It has emerged that Uganda received just a mere 4% of the total transaction amount in the recent farm-down by Irish explorer Tullow Oil in its sale of its assets to Total. In a television interview on NTV, Uganda Revenue Authority Assistant Commissioner Sandra Kitale revealed that despite the protracted fight by the tax body in the transaction the government received just $23 million in the $575 million worth deal.
“I can tell Ugandans that we pushed for the best bargain and arrived at a win-win situation,” Sandra said.
She revealed that deductibles was the main contentious issue among the parties that saw the transaction take more than a year to complete.
Sandra added that the Ugandan government has had a long history at being ruthless in collecting taxes going back to the Tullow – Heritage case.
“We have been ruthless in collecting taxes and we are perhaps the first country in Africa to collect the capital gains tax in this sector,” Sandra added.
According to Tullow in its announcement following completion of the farm-down all parties were satisfied of all deal conditions which included the execution of the binding Tax Agreement.
Civil society organization have warned that of tax evasion and avoidance strategies by international companies in the African continent using existing bilateral double taxation treaties with tax havens such as the Netherlands and Mauritius.

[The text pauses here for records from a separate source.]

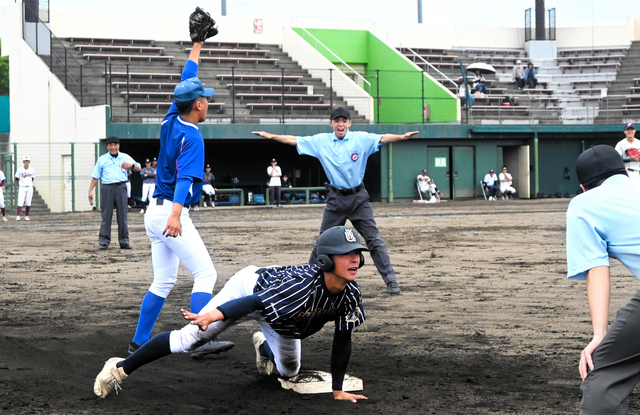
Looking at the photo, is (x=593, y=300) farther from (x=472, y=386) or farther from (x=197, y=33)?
(x=197, y=33)

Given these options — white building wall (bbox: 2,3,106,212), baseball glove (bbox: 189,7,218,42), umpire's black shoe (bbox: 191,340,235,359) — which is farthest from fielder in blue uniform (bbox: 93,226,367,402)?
white building wall (bbox: 2,3,106,212)

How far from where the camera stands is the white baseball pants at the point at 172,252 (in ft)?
19.1

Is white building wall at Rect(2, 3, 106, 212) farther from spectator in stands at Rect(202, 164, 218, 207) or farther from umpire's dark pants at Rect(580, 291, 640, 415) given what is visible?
umpire's dark pants at Rect(580, 291, 640, 415)

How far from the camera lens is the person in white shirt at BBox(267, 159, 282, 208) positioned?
3017 cm

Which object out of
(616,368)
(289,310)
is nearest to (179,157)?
(289,310)

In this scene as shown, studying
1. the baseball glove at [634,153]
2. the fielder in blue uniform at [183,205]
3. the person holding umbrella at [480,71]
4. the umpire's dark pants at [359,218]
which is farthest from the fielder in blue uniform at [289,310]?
the person holding umbrella at [480,71]

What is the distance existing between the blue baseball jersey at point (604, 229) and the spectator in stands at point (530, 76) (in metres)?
37.9

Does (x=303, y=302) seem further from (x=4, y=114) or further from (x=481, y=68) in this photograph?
(x=4, y=114)

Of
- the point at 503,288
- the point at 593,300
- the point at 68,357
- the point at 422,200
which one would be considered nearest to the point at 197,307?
the point at 68,357

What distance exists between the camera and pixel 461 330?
23.2 feet

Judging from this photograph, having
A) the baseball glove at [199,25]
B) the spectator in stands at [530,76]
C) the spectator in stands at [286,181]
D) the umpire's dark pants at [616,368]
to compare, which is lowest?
the umpire's dark pants at [616,368]

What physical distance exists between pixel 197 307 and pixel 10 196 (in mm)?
25630

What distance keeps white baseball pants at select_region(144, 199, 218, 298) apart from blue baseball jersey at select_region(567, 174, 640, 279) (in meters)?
3.09

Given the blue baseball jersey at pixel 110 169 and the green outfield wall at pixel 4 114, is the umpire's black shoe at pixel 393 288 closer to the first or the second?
the blue baseball jersey at pixel 110 169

“Aggressive tax avoidance and weak regulatory systems are rampant in the EA region with some of the existing policies being outdated,” says Alvin Mosioma, founding Executive Director of Tax Justice Network-Africa.
Uganda says it hopes the operator and joint venture will reach the final invest decision by the end of the year so that the country can reap the benefits from its resources by 2023.
She defended that the government has negotiated great deals for Ugandans with the country expected to get upwards of 70 percent of total government take from the production agreements.